El exministro de Economía y exvicepresidente del Gobierno de José María Aznar y exdirector gerente del Fondo Monetario Internacional (FMI) Rodrigo Rato ha sido condenado por la Audiencia Provincial de Madrid a una pena de 4 años, 9 meses y 1 día de cárcel por tres delitos contra la Hacienda Pública, blanqueo de capitales y corrupción entre particulares en el marco de la causa sobre el incremento ilícito de su patrimonio.
El fallo queda muy lejos de la petición de la Fiscalía Anticorrupción, que atribuía a Rato once delitos fiscales, blanqueo de capitales y corrupción en los negocios, y pedía para él 63 años de cárcel y 42,4 millones de euros de multa, además de una indemnización de 7,75 millones para la Agencia Tributaria.
Además de la pena de cárcel, Rato ha sido condenado a multas por un total de más de 2 millones de euros, y deberá abonar a la Hacienda Pública la cantidad de 568.413 euros.
Respecto de los delitos fiscales, la Sala absuelve a Rato de los relativos a los ejercicios 2005, 2007, 2008, 2009, 2010, 2011, 2012 y 2015, pero le condena por lo relativo a dónde estaba su residencia fiscal durante su mandato como director gerente del FMI, ya que la Audiencia considera que seguía manteniéndola en el Estado español –pese a que la sede del organismo está en Washington–, donde estaba obligado a presentar sus declaraciones fiscales.
En la sentencia, de 1.232 folios, difundida por las agencias españolas, el tribunal, presidido por la magistrada Angela Acevedo, apunta también las «dilaciones indebidas» por el tiempo que ha durado el proceso, iniciado en 2015, circunstancia considerada como «muy cualificada» por lo que respecta al delito de corrupción y que comporta una rebaja de pena.
El propio Rato se ha acercado a la sede de la Audiencia de Madrid a recoger su sentencia, dado que la notificación era personal y no se le puede sustituir. A la llegada, tras ser preguntado qué esperaba de esa resolución ha respondido a los periodistas «que lo pasen ustedes bien». A su salida, tras conocer el fallo, ha declinado atender a los medios, aunque más tarde ha emitido un comunicado en el que ha calificado la sentencia de «injusta y falta de base jurídica» y ha anunciado que recurrirá.
Con esta condena, fuentes de su defensa adelantan a Europa Press que previsiblemente no ingresará en prisión porque ninguno de los delitos superan los 2 años de prisión y todo lo investigado es anterior a la reforma de 2015.

- [DATOS APORTADOS]
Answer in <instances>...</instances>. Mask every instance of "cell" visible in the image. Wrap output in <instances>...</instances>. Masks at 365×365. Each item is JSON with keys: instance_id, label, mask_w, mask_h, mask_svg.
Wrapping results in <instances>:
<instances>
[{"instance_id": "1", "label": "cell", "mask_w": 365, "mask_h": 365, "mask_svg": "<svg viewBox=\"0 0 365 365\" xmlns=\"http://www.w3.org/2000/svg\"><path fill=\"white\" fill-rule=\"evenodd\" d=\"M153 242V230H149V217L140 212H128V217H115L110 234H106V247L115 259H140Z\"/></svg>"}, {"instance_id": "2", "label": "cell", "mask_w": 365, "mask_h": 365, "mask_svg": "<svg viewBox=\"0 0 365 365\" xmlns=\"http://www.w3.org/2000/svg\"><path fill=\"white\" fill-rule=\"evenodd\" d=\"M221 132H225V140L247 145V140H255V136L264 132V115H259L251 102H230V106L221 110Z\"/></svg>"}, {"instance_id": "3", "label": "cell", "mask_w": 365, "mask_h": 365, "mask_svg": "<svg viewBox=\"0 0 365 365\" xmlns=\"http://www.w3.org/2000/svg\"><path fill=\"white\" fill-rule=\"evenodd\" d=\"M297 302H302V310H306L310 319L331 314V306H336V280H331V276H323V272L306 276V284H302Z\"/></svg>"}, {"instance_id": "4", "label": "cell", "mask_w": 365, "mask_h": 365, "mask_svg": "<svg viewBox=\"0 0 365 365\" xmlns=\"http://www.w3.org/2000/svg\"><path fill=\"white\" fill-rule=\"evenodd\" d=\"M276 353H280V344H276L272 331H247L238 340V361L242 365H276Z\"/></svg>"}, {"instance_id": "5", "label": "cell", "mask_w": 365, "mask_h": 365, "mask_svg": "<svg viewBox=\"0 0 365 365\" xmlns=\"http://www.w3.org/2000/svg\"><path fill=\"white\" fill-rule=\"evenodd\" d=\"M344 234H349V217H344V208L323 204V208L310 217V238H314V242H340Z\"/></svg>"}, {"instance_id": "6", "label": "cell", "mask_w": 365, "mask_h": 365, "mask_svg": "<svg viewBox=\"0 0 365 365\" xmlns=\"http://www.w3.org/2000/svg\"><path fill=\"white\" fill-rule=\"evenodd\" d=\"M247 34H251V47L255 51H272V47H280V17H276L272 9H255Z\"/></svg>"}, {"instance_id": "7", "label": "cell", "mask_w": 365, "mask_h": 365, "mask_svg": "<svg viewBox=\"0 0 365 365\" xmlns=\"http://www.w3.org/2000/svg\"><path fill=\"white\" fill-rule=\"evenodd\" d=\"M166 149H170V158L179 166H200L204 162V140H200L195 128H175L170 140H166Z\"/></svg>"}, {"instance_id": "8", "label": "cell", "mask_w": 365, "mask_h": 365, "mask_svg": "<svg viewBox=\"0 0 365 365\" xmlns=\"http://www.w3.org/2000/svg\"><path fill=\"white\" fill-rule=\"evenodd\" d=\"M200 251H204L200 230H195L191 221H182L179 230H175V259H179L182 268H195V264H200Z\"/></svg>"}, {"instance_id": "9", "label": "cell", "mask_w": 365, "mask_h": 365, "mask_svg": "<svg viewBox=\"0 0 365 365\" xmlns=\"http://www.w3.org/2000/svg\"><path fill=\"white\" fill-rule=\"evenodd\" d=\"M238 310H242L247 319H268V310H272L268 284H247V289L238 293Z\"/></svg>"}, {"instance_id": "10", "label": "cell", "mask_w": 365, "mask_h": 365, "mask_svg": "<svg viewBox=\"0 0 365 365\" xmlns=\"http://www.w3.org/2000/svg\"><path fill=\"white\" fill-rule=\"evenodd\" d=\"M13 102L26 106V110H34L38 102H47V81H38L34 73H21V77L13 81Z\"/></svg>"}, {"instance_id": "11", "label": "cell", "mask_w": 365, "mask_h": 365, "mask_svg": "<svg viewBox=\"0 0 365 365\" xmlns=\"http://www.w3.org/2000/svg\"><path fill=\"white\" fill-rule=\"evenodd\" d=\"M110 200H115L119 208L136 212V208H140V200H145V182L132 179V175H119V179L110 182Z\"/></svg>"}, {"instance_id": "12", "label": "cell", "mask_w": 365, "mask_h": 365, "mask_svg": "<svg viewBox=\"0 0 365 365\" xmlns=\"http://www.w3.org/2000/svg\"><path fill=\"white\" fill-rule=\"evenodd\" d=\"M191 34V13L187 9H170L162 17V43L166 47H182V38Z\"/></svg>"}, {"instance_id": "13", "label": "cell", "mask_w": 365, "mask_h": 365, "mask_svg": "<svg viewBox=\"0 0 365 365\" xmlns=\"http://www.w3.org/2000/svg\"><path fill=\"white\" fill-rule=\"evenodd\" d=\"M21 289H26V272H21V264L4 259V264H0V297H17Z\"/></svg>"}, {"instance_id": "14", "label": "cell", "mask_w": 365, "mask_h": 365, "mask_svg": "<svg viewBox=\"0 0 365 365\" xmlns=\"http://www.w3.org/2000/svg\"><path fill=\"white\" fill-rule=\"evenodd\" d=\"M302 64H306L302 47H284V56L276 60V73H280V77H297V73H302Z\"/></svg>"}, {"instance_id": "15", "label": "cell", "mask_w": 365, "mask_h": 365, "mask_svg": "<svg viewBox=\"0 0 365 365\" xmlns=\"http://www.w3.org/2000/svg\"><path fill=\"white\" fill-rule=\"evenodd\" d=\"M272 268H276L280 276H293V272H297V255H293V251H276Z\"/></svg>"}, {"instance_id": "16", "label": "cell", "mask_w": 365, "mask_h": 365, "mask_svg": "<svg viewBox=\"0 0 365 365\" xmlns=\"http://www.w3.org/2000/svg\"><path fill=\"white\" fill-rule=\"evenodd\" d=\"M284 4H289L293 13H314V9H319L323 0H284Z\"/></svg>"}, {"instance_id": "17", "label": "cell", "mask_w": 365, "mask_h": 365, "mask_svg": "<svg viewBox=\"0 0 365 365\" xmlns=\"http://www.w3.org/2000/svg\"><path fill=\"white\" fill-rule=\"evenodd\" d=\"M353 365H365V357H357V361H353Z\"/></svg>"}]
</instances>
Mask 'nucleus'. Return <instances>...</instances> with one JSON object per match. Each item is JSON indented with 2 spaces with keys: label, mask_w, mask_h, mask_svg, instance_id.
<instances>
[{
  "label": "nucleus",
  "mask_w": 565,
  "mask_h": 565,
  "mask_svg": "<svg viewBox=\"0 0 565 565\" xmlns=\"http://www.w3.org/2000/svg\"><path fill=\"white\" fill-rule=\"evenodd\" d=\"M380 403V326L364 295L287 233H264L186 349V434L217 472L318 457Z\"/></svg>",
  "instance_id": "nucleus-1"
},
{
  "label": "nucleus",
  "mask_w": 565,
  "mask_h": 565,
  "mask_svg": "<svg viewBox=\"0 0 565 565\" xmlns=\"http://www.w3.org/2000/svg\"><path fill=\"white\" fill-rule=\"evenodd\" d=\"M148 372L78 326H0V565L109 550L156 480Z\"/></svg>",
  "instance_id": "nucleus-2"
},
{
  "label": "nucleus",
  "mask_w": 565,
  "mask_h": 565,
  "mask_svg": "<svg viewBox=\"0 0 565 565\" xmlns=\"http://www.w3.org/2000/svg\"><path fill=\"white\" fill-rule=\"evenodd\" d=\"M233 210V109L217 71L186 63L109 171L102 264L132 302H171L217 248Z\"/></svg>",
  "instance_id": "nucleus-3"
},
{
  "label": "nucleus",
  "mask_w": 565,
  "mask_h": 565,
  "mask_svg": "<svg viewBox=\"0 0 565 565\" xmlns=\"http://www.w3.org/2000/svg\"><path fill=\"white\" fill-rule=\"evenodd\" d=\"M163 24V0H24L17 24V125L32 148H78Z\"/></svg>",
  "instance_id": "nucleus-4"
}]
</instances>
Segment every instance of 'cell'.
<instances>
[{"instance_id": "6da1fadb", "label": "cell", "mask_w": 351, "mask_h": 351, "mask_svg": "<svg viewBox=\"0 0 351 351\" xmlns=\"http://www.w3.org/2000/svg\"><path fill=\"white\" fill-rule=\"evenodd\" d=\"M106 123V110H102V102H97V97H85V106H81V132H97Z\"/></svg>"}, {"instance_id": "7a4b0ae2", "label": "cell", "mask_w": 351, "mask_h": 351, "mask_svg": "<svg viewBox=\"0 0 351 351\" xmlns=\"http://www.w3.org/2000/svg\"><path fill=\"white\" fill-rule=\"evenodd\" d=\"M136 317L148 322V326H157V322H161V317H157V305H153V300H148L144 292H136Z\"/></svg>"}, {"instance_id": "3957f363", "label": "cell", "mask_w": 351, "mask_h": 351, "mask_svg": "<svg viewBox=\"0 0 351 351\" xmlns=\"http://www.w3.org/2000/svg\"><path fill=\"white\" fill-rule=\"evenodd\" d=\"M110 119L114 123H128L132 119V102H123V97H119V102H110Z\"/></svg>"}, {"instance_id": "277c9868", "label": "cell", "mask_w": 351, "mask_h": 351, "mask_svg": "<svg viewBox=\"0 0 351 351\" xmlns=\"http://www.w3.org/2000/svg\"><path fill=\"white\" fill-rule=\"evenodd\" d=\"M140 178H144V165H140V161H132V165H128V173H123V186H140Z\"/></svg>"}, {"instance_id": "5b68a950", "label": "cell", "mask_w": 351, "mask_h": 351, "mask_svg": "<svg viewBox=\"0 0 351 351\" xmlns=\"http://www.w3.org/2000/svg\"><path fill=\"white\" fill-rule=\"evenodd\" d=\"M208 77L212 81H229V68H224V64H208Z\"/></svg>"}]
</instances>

- [INSTRUCCIONES]
- 1) Indica si cada afirmación coincide con el texto sobre la condena de Rodrigo Rato. Responde sí o no y cita literalmente las palabras del texto que lo deciden: (a) La Fiscalía Anticorrupción pedía 63 años de cárcel para Rato. (b) El proceso contra Rato comenzó en 2010. (c) Rato atendió a los medios a su salida de la Audiencia.
- 2) Prosigue el texto sobre la condena de Rodrigo Rato desde su última oración.

- [RESPUESTAS]
- 1)
(a) Sí: «y pedía para él 63 años de cárcel».
(b) No: «el proceso, iniciado en 2015».
(c) No: «A su salida, tras conocer el fallo, ha declinado atender a los medios».

- 2)
Otro condenado y absueltos
Además de a Rato, el tribunal también condena a Alberto Portuondo –considerado por la Fiscalía testaferro de Rato– por el delito de corrupción entre particulares cometido conjuntamente con el exministro, al imponer ambos la elección de las agencias Publicis y Zenith para que fueran contratadas por Bankia para campañas publicitarias, a fin de cobrar una comisión de esas empresas.
El tribunal impone a Portuondo una pena de tres meses y un día de prisión y una multa de la mitad de la comisión recibida, la cual era, para los dos, de un total de 2.022.154'52 euros, acordando, además, el comiso de dicha cantidad.
La Audiencia absuelve en cambio al resto de los acusados por este delito, tanto a los empleados de Publicis y Zenith y a estas sociedades, como a Teresa Arellano o José Manuel Fernández Norniella, personas de confianza de Rodrigo Rato que trabajaban en Bankia, por entender que los mismos no participaron en el acto corrupto.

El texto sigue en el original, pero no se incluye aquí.